→ EXERCISES TO COMPLETE
a. Reproduce the passage of the library digitization thread starting at "very interesting developments..." and ending at "10:35 am on Dec 14, 2004 (gmt 0)".
b. Extend the forum thread on Google scanning library collections past its final post.

Google adds major libraries to its database - (deprecated) Google News Archive forum at WebmasterWorld - WebmasterWorld

Forum Moderators: open

Message Too Old, No Replies

Google adds major libraries to its database

hot on the heels of the Google Scholar announcement

1
2
»

Robert Charlton

9:05 am on Dec 14, 2004 (gmt 0)

WebmasterWorld Administrator

10+ Year Member

Top Contributors Of The Month

Google adds major libraries to its database

NY Times article [nytimes.com]

Google, the operator of the world's most popular Internet search service, plans to announce an agreement Tuesday with some of the nation's leading research libraries and Oxford University to begin converting their holdings into digital files that would be freely searchable over the Web.
It may be only a step on a long road toward the long-predicted global virtual library. But the collaboration of Google and research institutions that also include Harvard, the University of Michigan, Stanford and the New York Public Library is a major stride in an ambitious Internet effort by various parties. The goal is to expand the Web beyond its current valuable, if eclectic, body of material and create a digital card catalog and searchable library for the world's books, scholarly papers and special collections.

Particularly after the Google Scholar announcement, I think it's another significant step forward.

[edited by: vitaplease at 9:12 am (utc) on Dec. 14, 2004]
[edit reason] link to original article [/edit]

vitaplease

9:21 am on Dec 14, 2004 (gmt 0)

WebmasterWorld Senior Member

10+ Year Member

very interesting developments...

also "some" library information will be there quite soon:

The Google effort and others like it that are already under way, including projects by the Library of Congress to put selections of its best holdings online, are part of a trend to potentially democratize access to information that has long been available to only small, select groups of students and scholars
Last night the Library of Congress and a group of international libraries from the United States, Canada, Egypt, China and the Netherlands announced a plan to create a publicly available digital archive of one million books on the Internet. The group said it planned to have 70,000 volumes online by next April

gethan

10:35 am on Dec 14, 2004 (gmt 0)

WebmasterWorld Senior Member

10+ Year Member

The libraries of five of the world's most important academic institutions are to be digitised by Google. Scanned pages from books in the public domain will then be made available for search and reading online.

BBC Article [news.bbc.co.uk]

And the libraries in question: Michigan, Stanford, Harvard, Oxford and the New York Public Library

Anymore sightings in the wild?

Clark

11:34 am on Dec 14, 2004 (gmt 0)

WebmasterWorld Senior Member

10+ Year Member

Ah maybe this is the plan. Google has enough data from the web. And most new sites are getting too spammy so Florida stems the flow from new sites, but let's add non web data into the mix and send less traffic to web sites.

Saved entries:
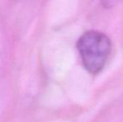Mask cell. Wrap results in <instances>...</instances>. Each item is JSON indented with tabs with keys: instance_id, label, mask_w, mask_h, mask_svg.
<instances>
[{
	"instance_id": "obj_1",
	"label": "cell",
	"mask_w": 123,
	"mask_h": 122,
	"mask_svg": "<svg viewBox=\"0 0 123 122\" xmlns=\"http://www.w3.org/2000/svg\"><path fill=\"white\" fill-rule=\"evenodd\" d=\"M77 49L83 66L92 75L99 74L111 54L110 38L97 30L85 32L77 41Z\"/></svg>"
}]
</instances>
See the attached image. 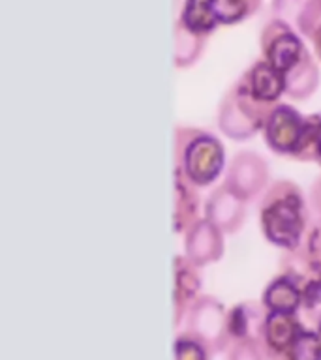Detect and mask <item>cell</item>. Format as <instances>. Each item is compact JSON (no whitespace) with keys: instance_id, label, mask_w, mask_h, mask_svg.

→ RESULTS FOR THE EXERCISE
a.
very interesting developments...

also "some" library information will be there quite soon:

The Google effort and others like it that are already under way, including projects by the Library of Congress to put selections of its best holdings online, are part of a trend to potentially democratize access to information that has long been available to only small, select groups of students and scholars
Last night the Library of Congress and a group of international libraries from the United States, Canada, Egypt, China and the Netherlands announced a plan to create a publicly available digital archive of one million books on the Internet. The group said it planned to have 70,000 volumes online by next April

gethan

10:35 am on Dec 14, 2004 (gmt 0)

b.
Mr Bo Jangles

12:20 pm on Dec 14, 2004 (gmt 0)

10+ Year Member

Does anyone have knowledge of just how a project of this enormity would be completed in a reasonable time frame? Just how would you scan so much stuff - can someone provide info of how any like project was done?

bloke in a box

12:32 pm on Dec 14, 2004 (gmt 0)

10+ Year Member

A couple of monkeys with typewriters and a long period of time.. ;)

vitaplease

2:07 pm on Dec 14, 2004 (gmt 0)

WebmasterWorld Senior Member

10+ Year Member

>>how a project of this enormity would be completed in a reasonable time frame?

..more than 15 million books and other documents covered in the agreements. Librarians involved predict the project could take at least a decade.

Lets say 15 years...
1 million books a year...
235 working days a year...
4255 books & documents a day...

that looks like a military excercise, even if they find volunteers
and use:

Two small start-up companies, 4DigitalBooks of St. Aubin, Switzerland, and Kirtas Technologies of Victor, N.Y., are selling systems that automatically turn pages to capture images.

the article comments on:

Google's technology is more labor-intensive than systems that are already commercially available

I'd assume so, if they want to get the Optical Character Recognition as well done as in the excellent Google catalogs:

[catalogs.google.com...]

Yet:

At Stanford, Google hopes to be able to scan 50,000 pages a day within the month, eventually doubling that rate, according to a person involved in the project.

200 pages a book on average? = 250 books a day to be doubled to 500 books a day..or eight library scanners as efficient as Standord's to complete it in 15 years..

Mr Bo Jangles

2:45 pm on Dec 14, 2004 (gmt 0)

10+ Year Member

very interesting! thank you vitaplease

SEOMike

3:38 pm on Dec 14, 2004 (gmt 0)

WebmasterWorld Senior Member

10+ Year Member

Wow... Something like this will only solidify Google as the #1 engine in the world. How is any other company going to come up with the resources / money for this from startup? In order for a company to even come CLOSE to being able compete, they are going to have to be a world class player to begin with.

It seems like this is the nail in all the "start up" engines' coffins for at least a decade. How could anyone compete against Google after this w/o their own "library"?

I wonder how MSN search will react to THIS.

vitaplease

4:04 pm on Dec 14, 2004 (gmt 0)

WebmasterWorld Senior Member

10+ Year Member

>> "start up" engines' coffins...

..others involved estimate the figure at $10 for each of the more than 15 million books and other documents covered in the agreements.

and the deal is not exclusive

$150 is not an insurmountable barrier to entry, but it does really look like the consolidation in the SE world has taken place.

gethan

4:07 pm on Dec 14, 2004 (gmt 0)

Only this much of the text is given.